▸ **Exercício proposto A**: Reproduza os registros desde a linha que contém "What is the distance" até o fim dos registros, substituindo "distance" por "range" e mantendo todo o restante inalterado. Omita as imagens na resposta.

▸ **Fonte**:
=-=-=
Repercussão negativa até no governo Bolsonaro.

A ministra da Mulher, Família e Direitos Humanos, Damares Alves, defendeu “cadeia imediatamente” para Robinho.

“Cadeia imediatamente, não tenho outra palavra para falar. Ainda cabe recurso, mas o vazamento dos áudios, gente. Querem mais o quê? Cadeia. Nenhum estuprador pode ser aplaudido. O cara quer voltar para o campo para posar como herói”, declarou Damares.

“O clube já reviu, e parabéns ao Santos por ter rescindido. Eu sei que ainda cabe recurso, mas acho que está muito claro. O vazamento dos áudios está muito claro, a forma como isso chegou para nós”. “Esse é um crime que não merece nenhuma consideração ao abusador, ao estuprador. A gente não tem que fazer concessão com esse tipo de crime. Tem que cumprir a pena que é estabelecida, ou lá ou aqui, imediatamente”, afirmou Damares.

20 de outubro de 2020

O apresentador da Globo, Galvão Bueno, falou sobre o caso de Robinho, no programa “Bem, Amigos”. “O posicionamento, as falas e as transcrições das falas dele, e tudo aquilo que ele disse, dói demais, é horroroso. É doloroso. É muito triste”, disparou o narrador da Rede Globo. “Eu não estou aqui para saber se era primeira instância, segunda instância, ou qualquer coisa do tipo, eu estou arrasado. Arrasado. O ser humano não pode fazer uma coisa dessa”, disse o narrador.

Cleber Machado, outro narrador da Globo, também criticou Robinho e o Santos. Ele ressaltou que “não é não”, frase que faz parte de inúmeras campanhas contra assédio sexual contra mulheres.
=-=-=
▸ **Registros fornecidos**:
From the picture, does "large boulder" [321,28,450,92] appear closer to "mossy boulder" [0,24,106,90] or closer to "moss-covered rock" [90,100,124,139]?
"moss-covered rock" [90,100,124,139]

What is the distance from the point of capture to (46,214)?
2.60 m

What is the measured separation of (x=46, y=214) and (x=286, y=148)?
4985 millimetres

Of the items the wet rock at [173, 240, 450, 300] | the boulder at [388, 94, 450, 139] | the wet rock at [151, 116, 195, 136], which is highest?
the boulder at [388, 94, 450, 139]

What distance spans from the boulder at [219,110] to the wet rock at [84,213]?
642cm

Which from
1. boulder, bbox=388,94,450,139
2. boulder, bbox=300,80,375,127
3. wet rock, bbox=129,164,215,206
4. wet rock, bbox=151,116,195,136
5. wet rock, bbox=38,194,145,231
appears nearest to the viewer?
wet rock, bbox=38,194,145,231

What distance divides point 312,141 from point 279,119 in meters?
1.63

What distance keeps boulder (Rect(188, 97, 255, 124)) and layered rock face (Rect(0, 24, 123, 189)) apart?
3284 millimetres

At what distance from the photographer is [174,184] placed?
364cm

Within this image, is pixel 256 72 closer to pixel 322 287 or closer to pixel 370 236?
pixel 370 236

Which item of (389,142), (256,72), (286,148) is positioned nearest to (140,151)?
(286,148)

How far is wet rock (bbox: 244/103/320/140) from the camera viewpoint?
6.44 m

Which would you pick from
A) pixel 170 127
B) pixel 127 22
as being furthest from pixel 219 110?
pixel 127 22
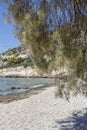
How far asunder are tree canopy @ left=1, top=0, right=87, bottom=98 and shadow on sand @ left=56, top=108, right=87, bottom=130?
2357 mm

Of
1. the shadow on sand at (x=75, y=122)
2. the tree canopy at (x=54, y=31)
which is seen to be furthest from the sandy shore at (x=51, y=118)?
the tree canopy at (x=54, y=31)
=-=-=
▸ **Exercício proposto B**:
Responda, com base no texto sobre o caso Robinho, às perguntas abaixo:
(i) Qual clube a ministra Damares Alves parabenizou por ter rescindido?
(ii) Em qual programa Galvão Bueno falou sobre o caso?
(iii) Qual frase Cleber Machado ressaltou?

▸ **Resultado do exercício A**:
What is the range from the point of capture to (46,214)?
2.60 m

What is the measured separation of (x=46, y=214) and (x=286, y=148)?
4985 millimetres

Of the items the wet rock at [173, 240, 450, 300] | the boulder at [388, 94, 450, 139] | the wet rock at [151, 116, 195, 136], which is highest?
the boulder at [388, 94, 450, 139]

What range spans from the boulder at [219,110] to the wet rock at [84,213]?
642cm

Which from
1. boulder, bbox=388,94,450,139
2. boulder, bbox=300,80,375,127
3. wet rock, bbox=129,164,215,206
4. wet rock, bbox=151,116,195,136
5. wet rock, bbox=38,194,145,231
appears nearest to the viewer?
wet rock, bbox=38,194,145,231

What range divides point 312,141 from point 279,119 in meters?
1.63

What range keeps boulder (Rect(188, 97, 255, 124)) and layered rock face (Rect(0, 24, 123, 189)) apart?
3284 millimetres

At what range from the photographer is [174,184] placed?
364cm

Within this image, is pixel 256 72 closer to pixel 322 287 or closer to pixel 370 236?
pixel 370 236

Which item of (389,142), (256,72), (286,148) is positioned nearest to (140,151)?
(286,148)

How far is wet rock (bbox: 244/103/320/140) from the camera viewpoint?
6.44 m

Which would you pick from
A) pixel 170 127
B) pixel 127 22
as being furthest from pixel 219 110?
pixel 127 22
How far asunder are tree canopy @ left=1, top=0, right=87, bottom=98 and shadow on sand @ left=56, top=108, right=87, bottom=130?
2357 mm

Of
1. the shadow on sand at (x=75, y=122)
2. the tree canopy at (x=54, y=31)
which is seen to be furthest from the sandy shore at (x=51, y=118)?
the tree canopy at (x=54, y=31)

▸ **Resultado do exercício B**:
(i) O Santos.
(ii) No programa "Bem, Amigos".
(iii) "Não é não".